— TEXTE EXTRAIT —
On a beaucoup lu Aux frontières de la soif de Kettly Mars. Ce roman poignant et saisissant sur la situation des sinistrés du 12 janvier 2010 qui espéraient trouver le lait et le miel à Canaan. Ce morceau de terre perçu comme un eldorado à leurs yeux, mais devenu, en un clin d’œil, un lieu cauchemardesque et apocalyptique. Ils étaient nombreux ces chrétiens vivants, demi-morts, larmes aux yeux, le cœur en lambeau, une espérance morne dans leur cadence, à s’aventurer dans ce désert au beau milieu de cette capitale défaite. Canaan, un lieu où ils pouvaient cacher leur sombre misère. Un toit pour déposer leurs lourds fardeaux de la vieille vie en Haïti.

Non, nous ne sommes pas maudits ! C’est ce qu’écrivait Wébert Charles au lendemain de l’élection de Dany Laferrière à l’Académie française le 5 décembre 2013. Comme pour signifier que l’Haïtien a encore de quoi être fier de lui-même. Comme si seulement le rêve suffisait à nous faire pousser, en l’espace d’un cillement, au gré des circonstances, ce voilier qui prend la mer en direction de l’horizon. Suivant les vents contraires avec l’assurance d’échoir aux pieds du paradis.

— CONSIGNE —
Dites si chacune des affirmations suivantes concorde avec l'extrait : (a) Dany Laferrière a été élu à l'Académie française le 5 décembre 2013 ; (b) le roman de Kettly Mars traite de la situation des sinistrés du 12 janvier 2010 ; (c) Canaan est demeuré un eldorado pour les sinistrés. Pour chacune, répondez par oui ou par non et citez textuellement les mots décisifs de l'extrait.

— ENTRÉES FOURNIES —
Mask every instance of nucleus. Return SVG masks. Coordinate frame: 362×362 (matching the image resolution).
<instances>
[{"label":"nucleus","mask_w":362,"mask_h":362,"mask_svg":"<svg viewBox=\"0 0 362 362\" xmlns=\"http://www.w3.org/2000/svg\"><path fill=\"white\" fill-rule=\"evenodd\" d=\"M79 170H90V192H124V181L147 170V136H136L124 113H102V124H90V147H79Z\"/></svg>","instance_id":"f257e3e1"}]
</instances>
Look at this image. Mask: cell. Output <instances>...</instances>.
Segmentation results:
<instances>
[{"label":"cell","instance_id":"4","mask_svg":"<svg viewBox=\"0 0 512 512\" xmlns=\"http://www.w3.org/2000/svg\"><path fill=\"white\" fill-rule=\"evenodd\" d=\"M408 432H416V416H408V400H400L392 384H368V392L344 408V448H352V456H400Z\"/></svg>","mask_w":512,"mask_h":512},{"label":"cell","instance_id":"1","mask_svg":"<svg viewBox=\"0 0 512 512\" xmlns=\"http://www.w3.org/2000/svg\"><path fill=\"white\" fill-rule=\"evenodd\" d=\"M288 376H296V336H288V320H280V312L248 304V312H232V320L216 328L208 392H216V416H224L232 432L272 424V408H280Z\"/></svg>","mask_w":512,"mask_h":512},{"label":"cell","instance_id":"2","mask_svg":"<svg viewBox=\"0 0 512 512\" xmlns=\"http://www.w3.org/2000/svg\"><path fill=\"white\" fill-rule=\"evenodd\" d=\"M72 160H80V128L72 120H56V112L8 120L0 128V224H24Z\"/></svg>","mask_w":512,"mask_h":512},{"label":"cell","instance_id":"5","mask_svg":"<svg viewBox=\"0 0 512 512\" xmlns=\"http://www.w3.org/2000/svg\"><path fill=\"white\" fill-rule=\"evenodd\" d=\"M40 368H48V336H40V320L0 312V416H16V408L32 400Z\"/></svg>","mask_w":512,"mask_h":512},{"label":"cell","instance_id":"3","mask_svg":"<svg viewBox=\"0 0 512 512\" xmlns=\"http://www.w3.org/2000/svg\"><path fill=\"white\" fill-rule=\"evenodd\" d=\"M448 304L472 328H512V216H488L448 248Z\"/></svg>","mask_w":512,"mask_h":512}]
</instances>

— CORRIGÉ COMPLET —
(a) Oui : « au lendemain de l’élection de Dany Laferrière à l’Académie française le 5 décembre 2013 ».
(b) Oui : « sur la situation des sinistrés du 12 janvier 2010 ».
(c) Non : « mais devenu, en un clin d’œil, un lieu cauchemardesque et apocalyptique ».